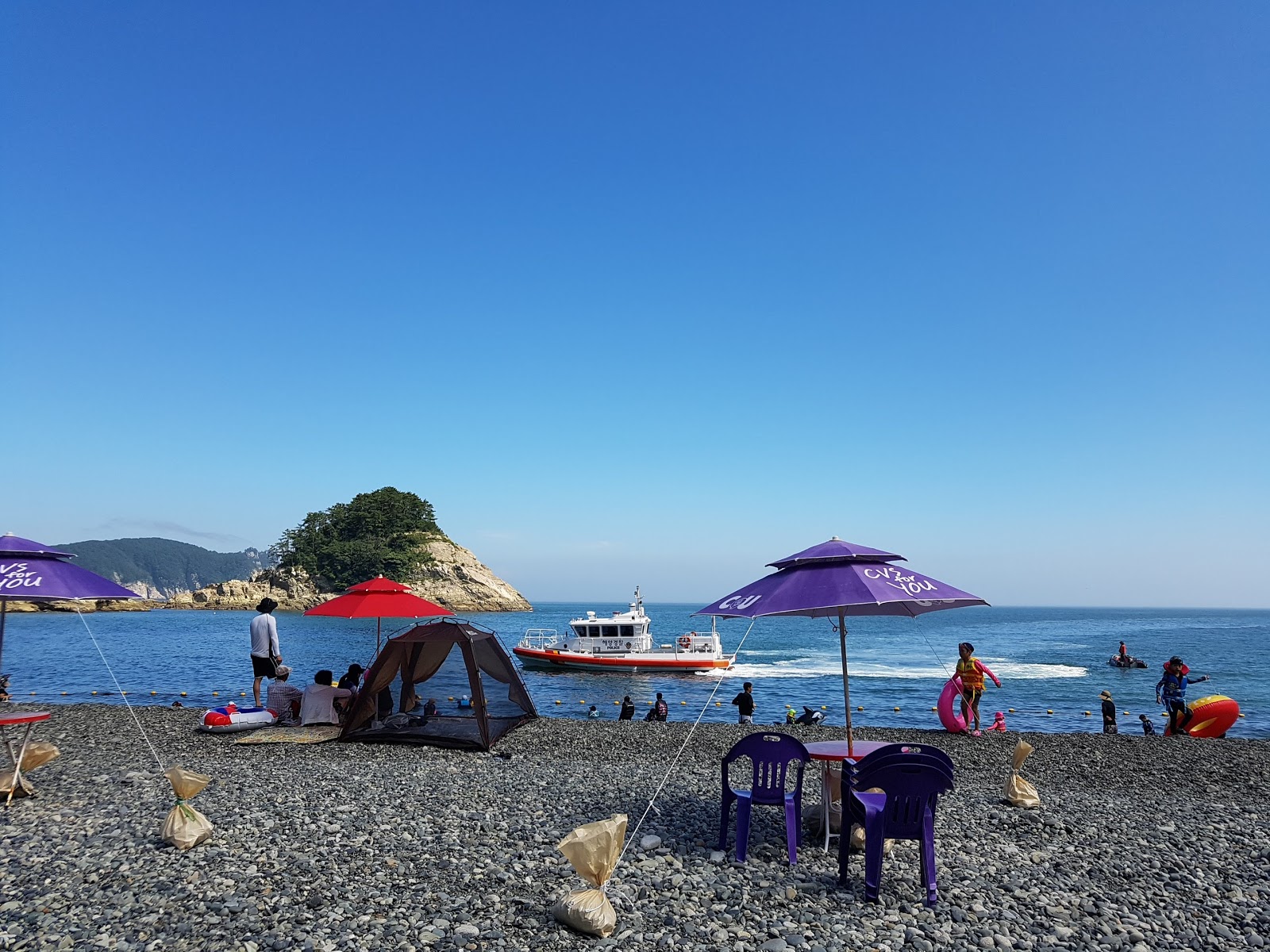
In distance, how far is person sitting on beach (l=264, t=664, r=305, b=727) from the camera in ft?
43.0

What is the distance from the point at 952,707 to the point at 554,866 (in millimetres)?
10298

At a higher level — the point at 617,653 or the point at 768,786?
the point at 768,786

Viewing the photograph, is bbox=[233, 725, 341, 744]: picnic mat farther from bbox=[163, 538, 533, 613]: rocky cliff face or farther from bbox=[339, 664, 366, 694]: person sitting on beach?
bbox=[163, 538, 533, 613]: rocky cliff face

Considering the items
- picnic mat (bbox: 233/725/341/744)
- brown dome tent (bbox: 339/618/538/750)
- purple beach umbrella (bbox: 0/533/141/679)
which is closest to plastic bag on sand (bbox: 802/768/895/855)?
brown dome tent (bbox: 339/618/538/750)

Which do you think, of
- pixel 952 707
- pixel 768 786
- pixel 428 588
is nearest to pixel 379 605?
pixel 768 786

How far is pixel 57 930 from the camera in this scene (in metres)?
4.86

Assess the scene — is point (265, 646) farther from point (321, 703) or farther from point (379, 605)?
point (379, 605)

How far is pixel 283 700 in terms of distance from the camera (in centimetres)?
1318

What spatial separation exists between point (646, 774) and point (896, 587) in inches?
194

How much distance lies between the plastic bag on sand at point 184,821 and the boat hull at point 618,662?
34.6 metres

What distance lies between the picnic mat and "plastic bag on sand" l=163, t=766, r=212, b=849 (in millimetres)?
5124

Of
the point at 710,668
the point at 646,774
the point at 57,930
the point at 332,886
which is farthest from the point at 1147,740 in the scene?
the point at 710,668

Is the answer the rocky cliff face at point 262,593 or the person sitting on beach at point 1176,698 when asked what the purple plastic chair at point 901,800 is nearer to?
the person sitting on beach at point 1176,698

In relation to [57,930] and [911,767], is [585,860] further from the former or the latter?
[57,930]
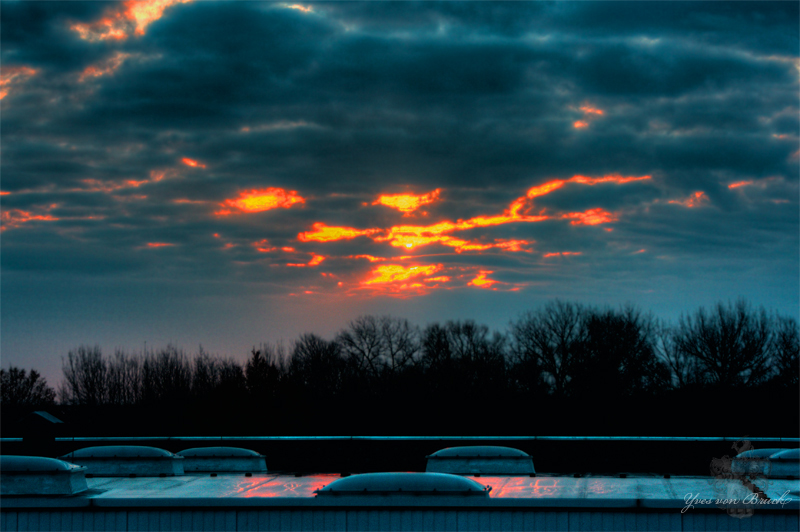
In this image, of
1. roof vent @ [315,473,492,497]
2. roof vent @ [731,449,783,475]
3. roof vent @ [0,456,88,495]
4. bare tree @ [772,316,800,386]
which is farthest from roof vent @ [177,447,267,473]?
bare tree @ [772,316,800,386]

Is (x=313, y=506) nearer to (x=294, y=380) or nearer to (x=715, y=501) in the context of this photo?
(x=715, y=501)

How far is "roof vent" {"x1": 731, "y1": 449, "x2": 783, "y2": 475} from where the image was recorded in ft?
54.0

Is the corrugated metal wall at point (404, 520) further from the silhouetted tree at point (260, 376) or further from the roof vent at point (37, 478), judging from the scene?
the silhouetted tree at point (260, 376)

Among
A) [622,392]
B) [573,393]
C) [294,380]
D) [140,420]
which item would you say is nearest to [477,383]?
[573,393]

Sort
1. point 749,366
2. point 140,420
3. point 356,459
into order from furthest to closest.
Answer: point 749,366, point 140,420, point 356,459

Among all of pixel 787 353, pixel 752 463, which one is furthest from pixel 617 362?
pixel 752 463

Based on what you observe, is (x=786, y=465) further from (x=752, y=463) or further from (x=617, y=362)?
(x=617, y=362)

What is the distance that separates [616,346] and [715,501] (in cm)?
5672

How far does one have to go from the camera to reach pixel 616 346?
66625 mm

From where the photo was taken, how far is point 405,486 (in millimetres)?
12352

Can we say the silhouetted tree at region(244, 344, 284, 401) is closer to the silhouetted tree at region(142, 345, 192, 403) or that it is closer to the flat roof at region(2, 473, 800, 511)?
the silhouetted tree at region(142, 345, 192, 403)

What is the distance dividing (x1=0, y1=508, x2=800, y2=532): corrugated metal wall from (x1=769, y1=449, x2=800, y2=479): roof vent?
488 centimetres

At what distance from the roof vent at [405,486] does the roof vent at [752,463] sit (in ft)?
25.3

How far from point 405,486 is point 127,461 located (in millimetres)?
9776
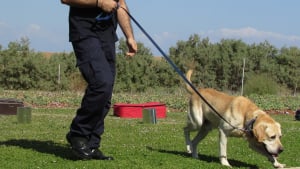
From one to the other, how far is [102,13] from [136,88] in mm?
36672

Job ▸ Swap every "picnic mat" in the data above for "beach towel", keeping everything else the same and leaving out the pictures.

Response to this task ▸
In distance, how far is person sitting on beach (l=264, t=664, r=305, b=727) from the camera in ft?
43.0

What is the distance from the point at 952,707 to the point at 554,866 (in millimetres)?
10298

At a higher level — the point at 617,653 or the point at 768,786?
the point at 768,786

Viewing the photograph, is bbox=[233, 725, 341, 744]: beach towel farther from bbox=[163, 538, 533, 613]: rocky cliff face or farther from bbox=[339, 664, 366, 694]: person sitting on beach?
bbox=[163, 538, 533, 613]: rocky cliff face

Considering the items
- beach towel (bbox: 233/725/341/744)
- brown dome tent (bbox: 339/618/538/750)
- purple beach umbrella (bbox: 0/533/141/679)
which is closest to plastic bag on sand (bbox: 802/768/895/855)?
brown dome tent (bbox: 339/618/538/750)

Which do you think, of
- pixel 952 707
- pixel 768 786
- pixel 428 588
is nearest to pixel 379 605?
pixel 768 786

How far is pixel 57 930 from the camera in this scene (in metres)?
4.86

Assess the scene — is point (265, 646) farther from point (321, 703) or farther from point (379, 605)?
point (379, 605)

How far is pixel 283 700 in terms of distance from the camera (in centimetres)?
1318

What spatial separation exists between point (646, 774) and point (896, 587) in inches?
194

How much distance lies between the plastic bag on sand at point 184,821 and the boat hull at point 618,662?
34.6 metres

What distance lies between the beach towel and "plastic bag on sand" l=163, t=766, r=212, b=849 (in millimetres)?
5124

Of
the point at 710,668
the point at 646,774
the point at 57,930
the point at 332,886
which is farthest from the point at 1147,740 in the scene?
the point at 710,668

Is the answer the rocky cliff face at point 262,593 or the person sitting on beach at point 1176,698 when asked what the purple plastic chair at point 901,800 is nearer to?
the person sitting on beach at point 1176,698

In relation to [57,930] and [911,767], is [585,860] further from the former or the latter?
[57,930]
In this image, of
1. roof vent @ [315,473,492,497]
2. roof vent @ [731,449,783,475]
3. roof vent @ [0,456,88,495]
4. bare tree @ [772,316,800,386]
which is farthest from roof vent @ [177,447,267,473]?
bare tree @ [772,316,800,386]

Is (x=313, y=506) nearer to (x=294, y=380) or nearer to (x=715, y=501) in the context of this photo?
(x=715, y=501)

How far is "roof vent" {"x1": 731, "y1": 449, "x2": 783, "y2": 475} from where the image was recorded in ft?
54.0

Is the corrugated metal wall at point (404, 520) further from the silhouetted tree at point (260, 376) or further from the roof vent at point (37, 478), judging from the scene?
the silhouetted tree at point (260, 376)

Among
A) [622,392]
B) [573,393]
C) [294,380]
D) [140,420]
which item would you say is nearest to [477,383]?
[573,393]

Sort
1. point 749,366
2. point 140,420
3. point 356,459
into order from furthest to closest.
Answer: point 749,366, point 140,420, point 356,459

Among all of pixel 787 353, pixel 752 463, which one is furthest from pixel 617 362?
pixel 752 463

Based on what you observe, is (x=786, y=465) further from (x=752, y=463) or further from (x=617, y=362)?
(x=617, y=362)

What is the distance that separates [616,346] and [715,501] (in cm)?
5672

How far does one have to go from the camera to reach pixel 616 346?
66625 mm

From where the photo was taken, how far is point 405,486 (in millimetres)?
12352

Can we say the silhouetted tree at region(244, 344, 284, 401) is closer to the silhouetted tree at region(142, 345, 192, 403) or that it is closer to the flat roof at region(2, 473, 800, 511)?
the silhouetted tree at region(142, 345, 192, 403)

What is the distance dividing (x1=0, y1=508, x2=800, y2=532): corrugated metal wall from (x1=769, y1=449, x2=800, y2=479): roof vent?
488 centimetres

At what distance from the roof vent at [405,486] does the roof vent at [752,463] sit (in ft)?
25.3

How far from point 405,486 is point 127,461 located (in millimetres)?
9776
From one to the other, how far is [102,13] from [136,88] in mm?
36672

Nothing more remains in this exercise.